- [ТЕКСТ]
######

То были очередные, не президентские, а промежуточные выборы конгрессменов и сенаторов, губернаторов и других местных властей, и нью-йоркские газеты много писали о схватках денежных мешков, о влиянии «жирных котов», финансировавших политиков, и т. д.

 

Но даже ссылка на американские газеты никак не подействовала на секретаршу.

 

— Да, у нас есть свободы. Мы можем выбирать кого угодно. У нас у всех равные возможности. И...

 

Тут она поглядела особенным взглядом, в котором я прочел, что сейчас она сделает самый удачный ход, приведет самый неотразимый аргумент, после чего мне просто придется поднять руки вверх, сдаваясь.

 

—… И мой сын может стать президентом!

 

Услышав этот залп из орудий главного калибра, я понял, что продолжать спор бессмысленно. Дурак! Сам дурак! И победит тот, кто последним крикнет это слово охрипшему оппоненту. Но, найдя-таки пепельницу на другом столе и освободив от пепла кончик сигареты, я снова не удержался:

 

— Вы в самом деле уверены, что сын ваш может стать президентом?! Вы разве не заметили, что все ваши последние президенты — из миллионеров? Разве не знаете, сколько денег нужно, чтобы баллотироваться в губернаторы или сенаторы?

 

Стол, за которым она все еще сидела и через который мы пикировались, уже мешал мне, как человеку в гневе мешает застегнутый воротник рубашки. Я обошел стол и теперь стоял сбоку, в двух шагах от нее, но она продолжала сидеть и по-прежнему не предлагала мне стула, чтобы унизить и взбесить меня. Случай был смешной, но я ловил себя на том, что теряю хладнокровие. Разумеется, никакие мои слова не могли рассеять ее ненависти, а факты из американских газет автоматически становились коммунистической пропагандой, как только на них ссылался советский русский.

 

— Да, мой сын может стать президентом! — с тем же запалом торжества и отчаяния подтвердила она.

 

— Я рад, что вы так уверены в своем сыне.

 

Она встала. Вышла из-за своего стола. Направилась к столу, стоящему у окна в глубине комнаты. Понесла туда какие-то бумаги. В комнате мы были вдвоем, и она могла бы, конечно, повременить с этими бумагами. Но ненависть душила и толкала ее. Она больше не могла сидеть. Она нуждалась в движении. Я повернулся ей вслед, и она тоже мгновенно повернулась и бросилась в решительную атаку.

######

- [ИСХОДНЫЕ ЗАПИСИ]
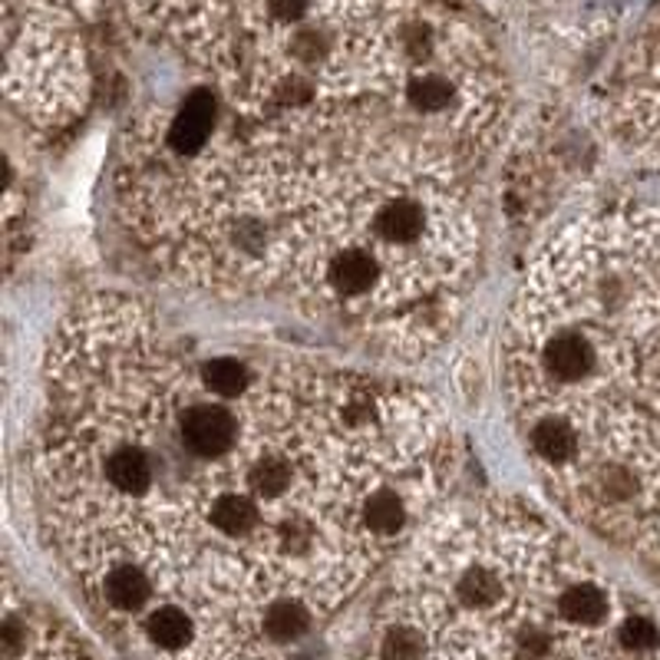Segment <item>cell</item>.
Listing matches in <instances>:
<instances>
[{
  "mask_svg": "<svg viewBox=\"0 0 660 660\" xmlns=\"http://www.w3.org/2000/svg\"><path fill=\"white\" fill-rule=\"evenodd\" d=\"M528 446L545 466H568L575 456H581V433L565 416L548 413L531 426Z\"/></svg>",
  "mask_w": 660,
  "mask_h": 660,
  "instance_id": "8992f818",
  "label": "cell"
},
{
  "mask_svg": "<svg viewBox=\"0 0 660 660\" xmlns=\"http://www.w3.org/2000/svg\"><path fill=\"white\" fill-rule=\"evenodd\" d=\"M215 120H219L215 97L209 90H195L192 97H185V103L172 116V123L165 130V145L175 155H195L212 139Z\"/></svg>",
  "mask_w": 660,
  "mask_h": 660,
  "instance_id": "3957f363",
  "label": "cell"
},
{
  "mask_svg": "<svg viewBox=\"0 0 660 660\" xmlns=\"http://www.w3.org/2000/svg\"><path fill=\"white\" fill-rule=\"evenodd\" d=\"M406 103L416 110V113H426V116H436V113H446L453 106V97H456V87L439 77V73H423V77H413L403 90Z\"/></svg>",
  "mask_w": 660,
  "mask_h": 660,
  "instance_id": "7c38bea8",
  "label": "cell"
},
{
  "mask_svg": "<svg viewBox=\"0 0 660 660\" xmlns=\"http://www.w3.org/2000/svg\"><path fill=\"white\" fill-rule=\"evenodd\" d=\"M618 641L625 651H634V654H644V651H654L660 644V631L658 625L644 615H631L621 631H618Z\"/></svg>",
  "mask_w": 660,
  "mask_h": 660,
  "instance_id": "5bb4252c",
  "label": "cell"
},
{
  "mask_svg": "<svg viewBox=\"0 0 660 660\" xmlns=\"http://www.w3.org/2000/svg\"><path fill=\"white\" fill-rule=\"evenodd\" d=\"M387 660H419L423 658V634L413 628H394L384 641Z\"/></svg>",
  "mask_w": 660,
  "mask_h": 660,
  "instance_id": "9a60e30c",
  "label": "cell"
},
{
  "mask_svg": "<svg viewBox=\"0 0 660 660\" xmlns=\"http://www.w3.org/2000/svg\"><path fill=\"white\" fill-rule=\"evenodd\" d=\"M172 429L182 453L192 459H225L238 449V413L229 409L219 396L179 406Z\"/></svg>",
  "mask_w": 660,
  "mask_h": 660,
  "instance_id": "6da1fadb",
  "label": "cell"
},
{
  "mask_svg": "<svg viewBox=\"0 0 660 660\" xmlns=\"http://www.w3.org/2000/svg\"><path fill=\"white\" fill-rule=\"evenodd\" d=\"M311 628V615L301 601H291V598H281L274 601L267 611H264V634L277 644H291L297 641L304 631Z\"/></svg>",
  "mask_w": 660,
  "mask_h": 660,
  "instance_id": "4fadbf2b",
  "label": "cell"
},
{
  "mask_svg": "<svg viewBox=\"0 0 660 660\" xmlns=\"http://www.w3.org/2000/svg\"><path fill=\"white\" fill-rule=\"evenodd\" d=\"M103 595L113 611L132 615L152 598V578L139 565H113V568H106Z\"/></svg>",
  "mask_w": 660,
  "mask_h": 660,
  "instance_id": "52a82bcc",
  "label": "cell"
},
{
  "mask_svg": "<svg viewBox=\"0 0 660 660\" xmlns=\"http://www.w3.org/2000/svg\"><path fill=\"white\" fill-rule=\"evenodd\" d=\"M426 235V209L413 195L387 199L374 215V238L387 248H416Z\"/></svg>",
  "mask_w": 660,
  "mask_h": 660,
  "instance_id": "277c9868",
  "label": "cell"
},
{
  "mask_svg": "<svg viewBox=\"0 0 660 660\" xmlns=\"http://www.w3.org/2000/svg\"><path fill=\"white\" fill-rule=\"evenodd\" d=\"M538 364L541 374L548 380H555L558 387H578L581 380H588L598 367V347L591 341V334L581 331H558L555 337H548L538 351Z\"/></svg>",
  "mask_w": 660,
  "mask_h": 660,
  "instance_id": "7a4b0ae2",
  "label": "cell"
},
{
  "mask_svg": "<svg viewBox=\"0 0 660 660\" xmlns=\"http://www.w3.org/2000/svg\"><path fill=\"white\" fill-rule=\"evenodd\" d=\"M409 522V506L403 499V493H396L394 486L387 489H377L364 509V526L370 531V538L377 541H390L396 538Z\"/></svg>",
  "mask_w": 660,
  "mask_h": 660,
  "instance_id": "9c48e42d",
  "label": "cell"
},
{
  "mask_svg": "<svg viewBox=\"0 0 660 660\" xmlns=\"http://www.w3.org/2000/svg\"><path fill=\"white\" fill-rule=\"evenodd\" d=\"M558 615L568 625H581V628H595L608 618V595L605 588L591 585V581H578L568 585L558 595Z\"/></svg>",
  "mask_w": 660,
  "mask_h": 660,
  "instance_id": "ba28073f",
  "label": "cell"
},
{
  "mask_svg": "<svg viewBox=\"0 0 660 660\" xmlns=\"http://www.w3.org/2000/svg\"><path fill=\"white\" fill-rule=\"evenodd\" d=\"M324 277H327V284H331V291H334L337 297L357 301V297H367V294L377 287V281H380V264H377V258H374L370 252H364V248H357V245H347L344 252H337V255L331 258Z\"/></svg>",
  "mask_w": 660,
  "mask_h": 660,
  "instance_id": "5b68a950",
  "label": "cell"
},
{
  "mask_svg": "<svg viewBox=\"0 0 660 660\" xmlns=\"http://www.w3.org/2000/svg\"><path fill=\"white\" fill-rule=\"evenodd\" d=\"M252 384V370L238 357H212L202 364V387L219 399H238Z\"/></svg>",
  "mask_w": 660,
  "mask_h": 660,
  "instance_id": "30bf717a",
  "label": "cell"
},
{
  "mask_svg": "<svg viewBox=\"0 0 660 660\" xmlns=\"http://www.w3.org/2000/svg\"><path fill=\"white\" fill-rule=\"evenodd\" d=\"M145 634L155 648L162 651H182L189 641H192V621L182 608L175 605H165V608H155L145 621Z\"/></svg>",
  "mask_w": 660,
  "mask_h": 660,
  "instance_id": "8fae6325",
  "label": "cell"
}]
</instances>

######

- [ЗАДАНИЕ 1]
Какие выборы проходили в то время, согласно отрывку о споре с секретаршей?
- [ЗАДАНИЕ 2]
Перечислите все действия секретарши в абзаце, который начинается словами «Она встала».
- [ЗАДАНИЕ 3]
Продолжите отрывок о споре с секретаршей, начав сразу после его последней фразы.

- [ПИСЬМЕННЫЙ ОТВЕТ 1]
Промежуточные, не президентские, выборы конгрессменов и сенаторов, губернаторов и других местных властей.

- [ПИСЬМЕННЫЙ ОТВЕТ 2]
1. Встала.
2. Вышла из-за своего стола.
3. Направилась к столу, стоящему у окна в глубине комнаты.
4. Понесла туда какие-то бумаги.
5. Мгновенно повернулась.
6. Бросилась в решительную атаку.

- [ПИСЬМЕННЫЙ ОТВЕТ 3]
 

— Да, у нас свобода, — заговорила она так быстро, как будто я мог воспользоваться отсутствием мистера Креймера и своим физическим превосходством мужчины, чтобы лишить ее этой свободы, не дать ей высказаться до конца. — Да, у нас свобода! Что я? Бедная секретарша. А у меня есть автомашина. Два телевизора! У меня легкая жизнь. Посмотрите вокруг. У всех здесь легкая жизнь. Моя дочь может добиться чего захочет. Она уже добилась всего, чего хотела. И мой сын...

 

Сына она опять приберегла напоследок.

 

— И мой сын может стать президентом Соединенных Штатов Америки.

 

Только иронией можно было победить ее, но в горячке полемики оружие иронии нелегко дается мне даже на русском, тем более на английском языке. Я мог бы, видимо, сказать ей, что у моего сына никак не меньше шансов стать Председателем Президиума Верховного Совета СССР. Но этот аргумент не сразу пришел мне в голову. Возбужденные, тяжело дыша, мы стояли друг против друга. К черту! Хватит!

 

— Вот что. Вы говорите, что мистер Креймер будет в полтретьего. Передайте ему, что я приду к полтретьему. Надеюсь, что он примет меня...

 

Когда я вернулся, мистер Креймер, конечно, принял меня, но так и не разрешил установить телекс в квартире. А его секретарша уже была обыкновенной, любезно-эффективной, американской секретаршей.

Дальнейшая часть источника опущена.